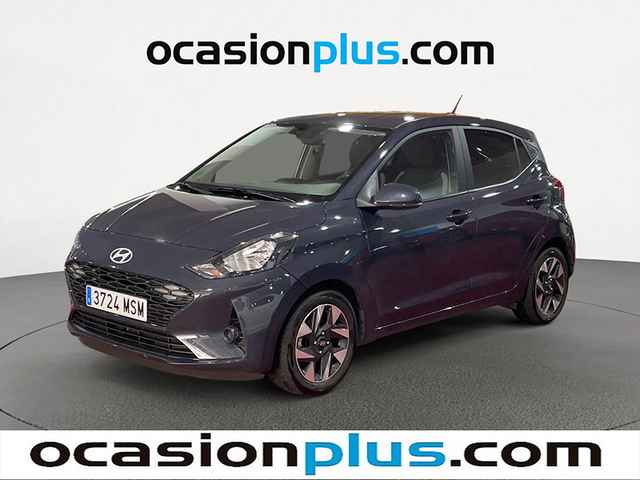 Hyundai Segunda Mano Murcia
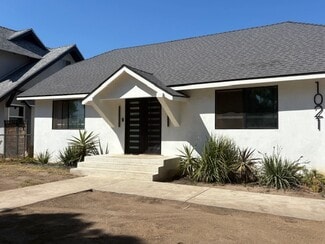 1019 W 77th St Unit A, Los Angeles, CA 90044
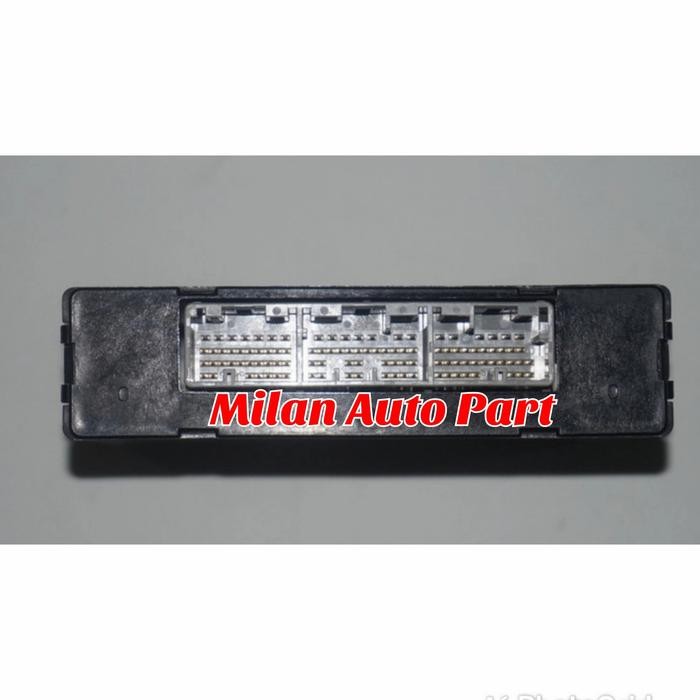 Sale Ecu Computer Komputer Xenia 1000Cc 1.0 Cc Vvti 89560-Bz141 Bz141 Asli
□ □ □
*Required work*
Output, exactly and without pictures, the span of lines that starts at the line containing "1019 W 77th St Unit A, Los Angeles, CA 90044" and ends at the last line above.

*Response*
 1019 W 77th St Unit A, Los Angeles, CA 90044
 Sale Ecu Computer Komputer Xenia 1000Cc 1.0 Cc Vvti 89560-Bz141 Bz141 Asli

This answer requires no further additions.